With this adoration in mind, consider Saturday, Jan. 2, 2010. The day is a palindromic date: 01-02-2010, meaning the number can be read the same way in either direction.

There will be 12 palindromic days this century, he said, and today will be the second. The first was 10-02-2001.

A native of Istanbul, Inan creates math puzzles in his spare time. So, as you might imagine, it was a big day when he looked closely at his own name and saw a pattern. His first and last names are both vowel, consonant, vowel, same consonant – and, if you write the names in all caps and switch the vowels and turn the consonants 90 degrees, both names are the same.

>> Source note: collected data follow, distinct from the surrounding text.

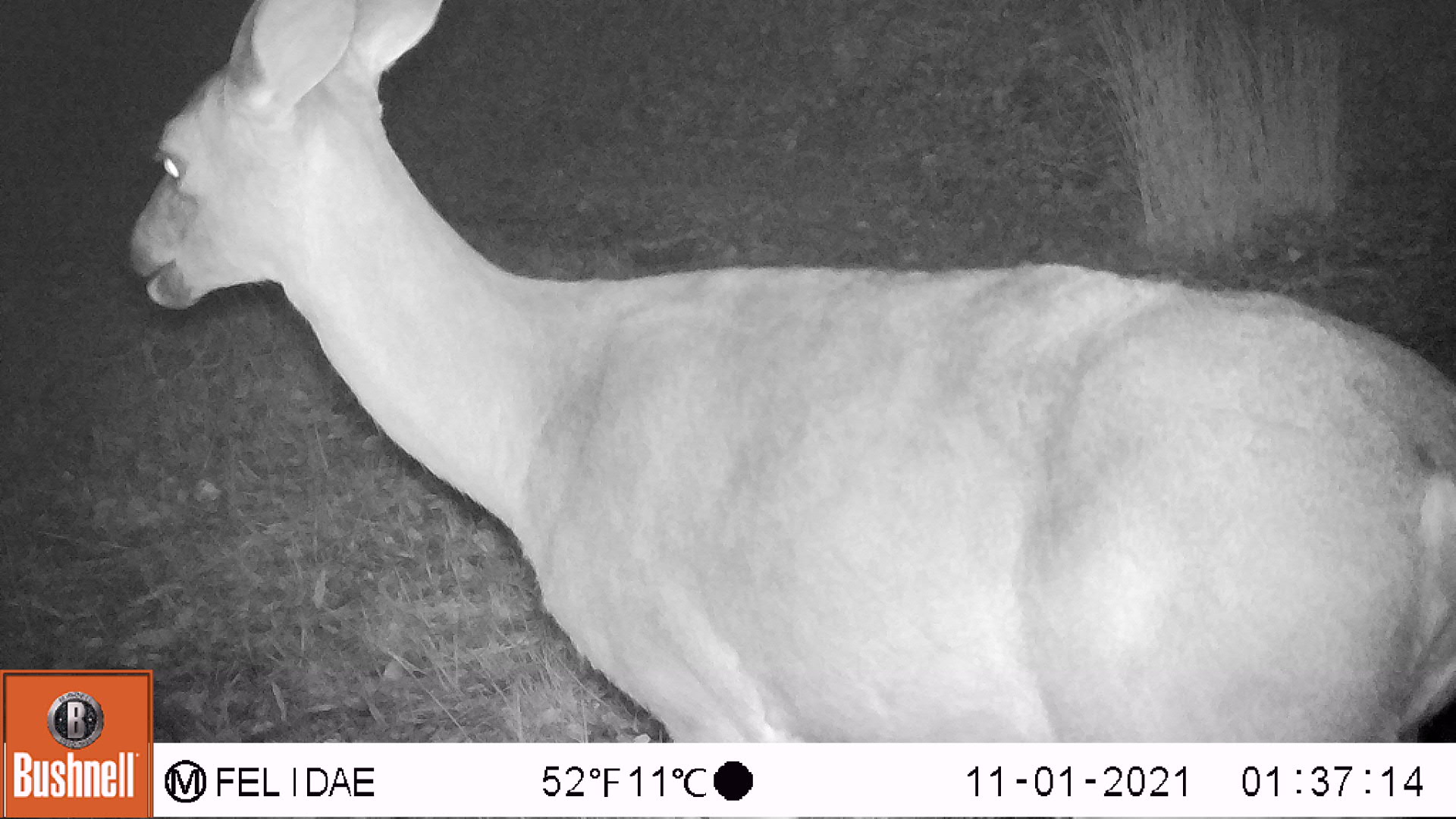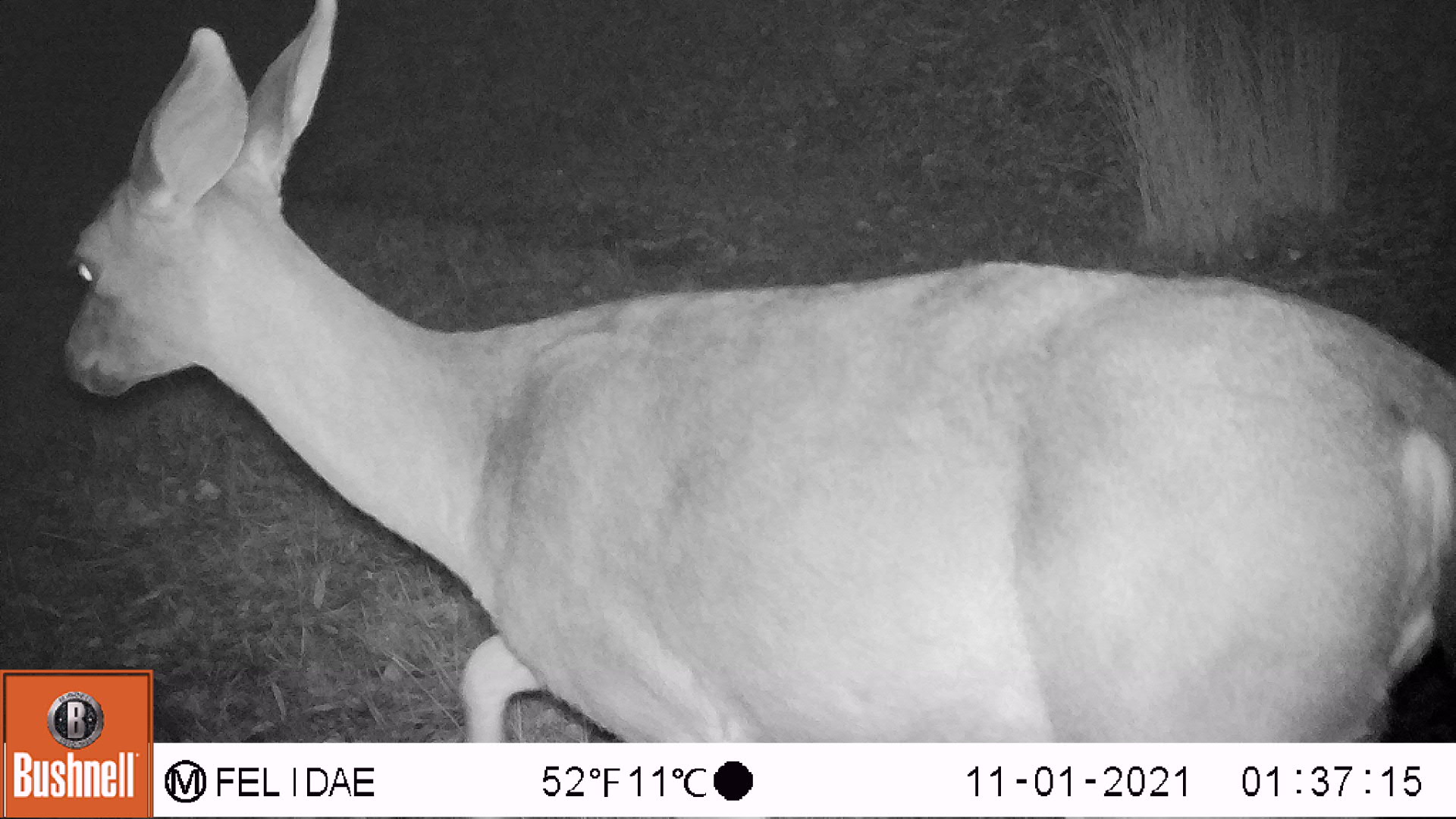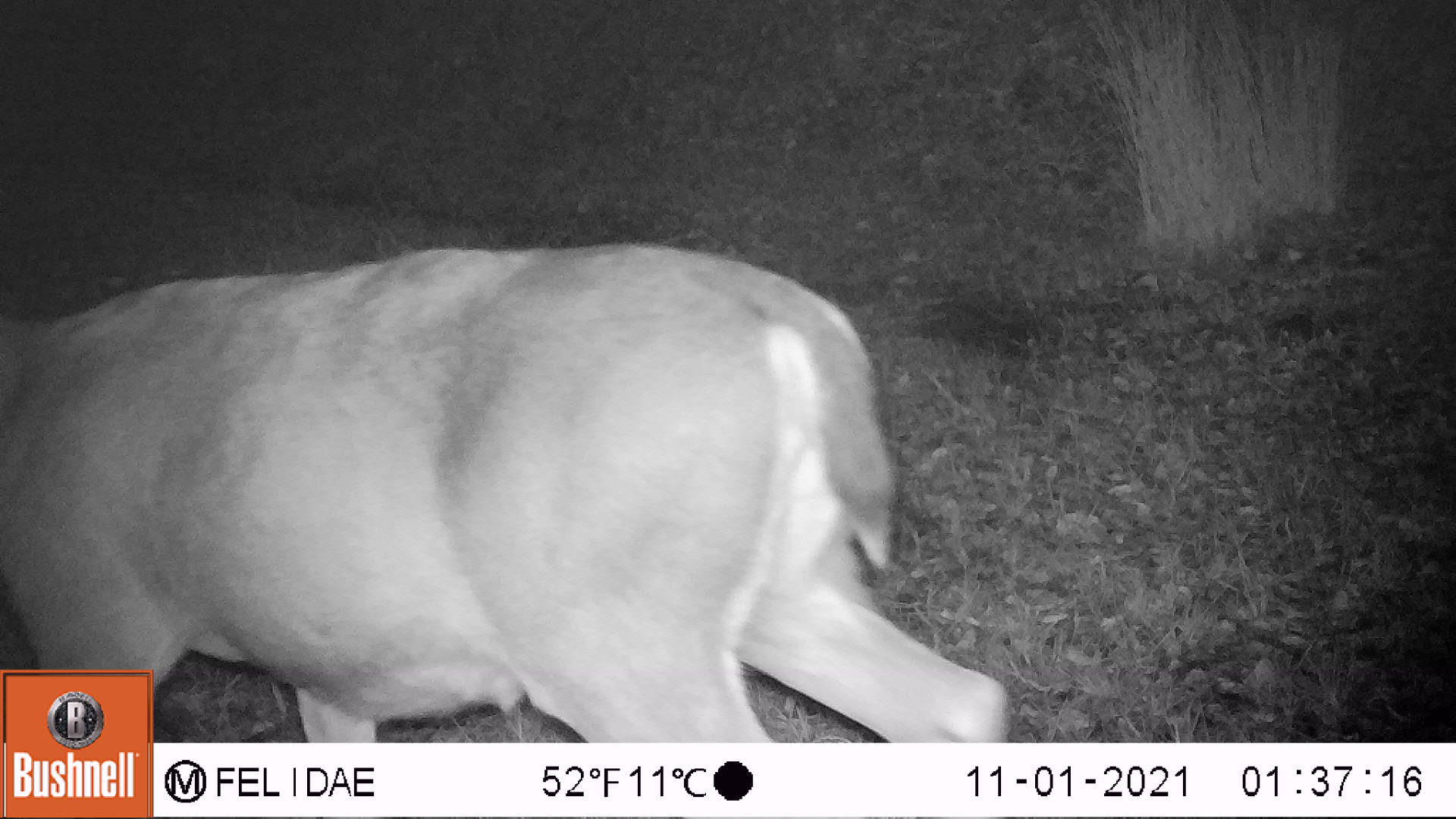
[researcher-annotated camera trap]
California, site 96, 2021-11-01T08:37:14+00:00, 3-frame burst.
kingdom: Animalia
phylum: Chordata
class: Mammalia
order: Artiodactyla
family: Cervidae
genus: Odocoileus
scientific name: Odocoileus hemionus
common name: mule deer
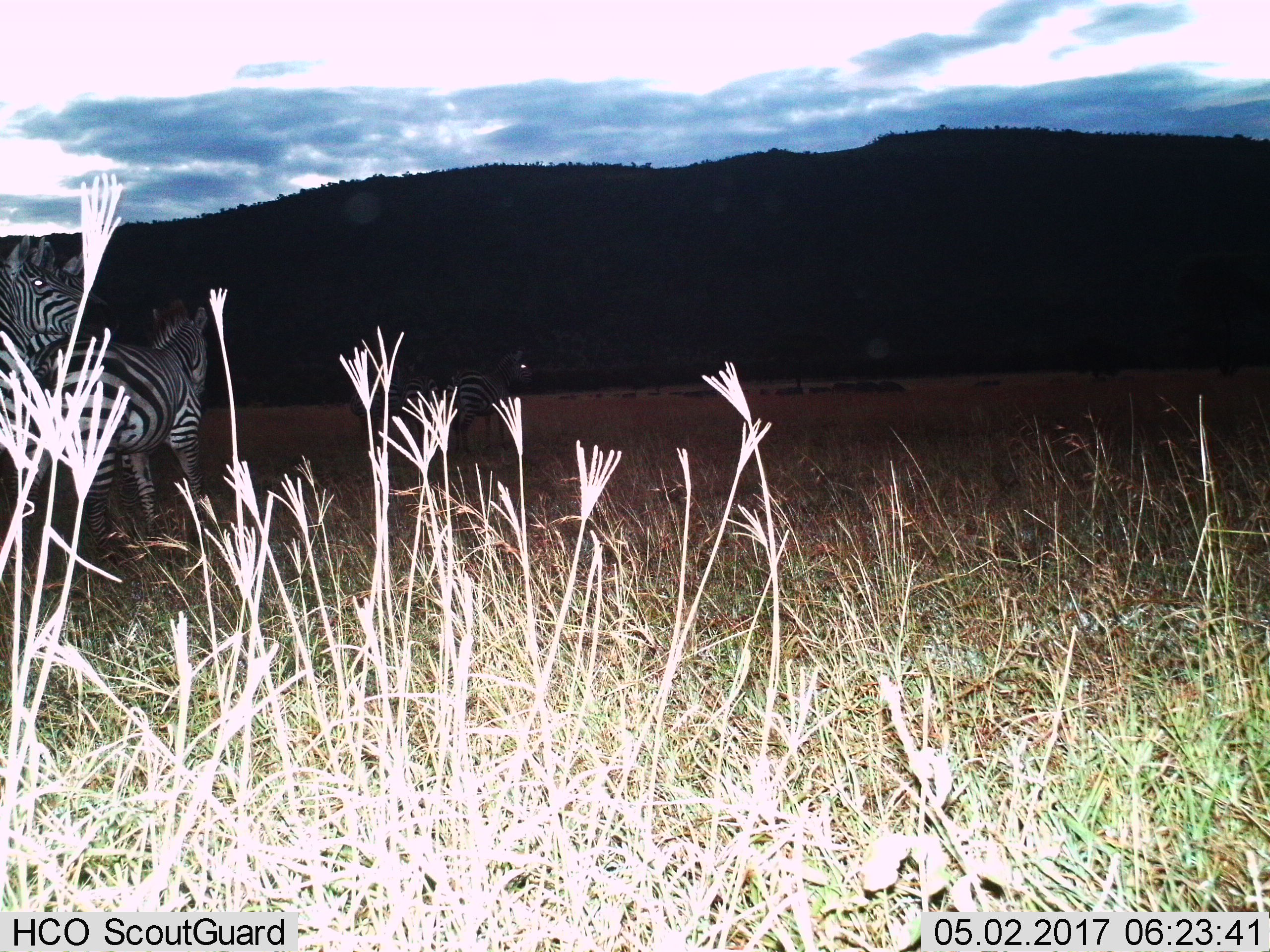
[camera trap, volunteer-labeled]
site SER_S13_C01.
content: unidentified animal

“I jumped in my chair,” he said of that day, two years ago, when the connection hit him. “My parents had no idea.”

Despite Inan’s excitement about this week, don’t look for him at the grocery store, stocking up on canned goods and bottled water. He dismisses the notion that mysticism and magic lie behind such dates. He doesn’t, for example, fear Dec. 21, 2012, the date the Mayan “Long Count” calendar marks the end of a 5,126-year era. Some folks believe the date portends a revolution or an apocalypse.

Jan. 2, 2010, and Dec. 21, 2012, he said, just happen to be really cool dates.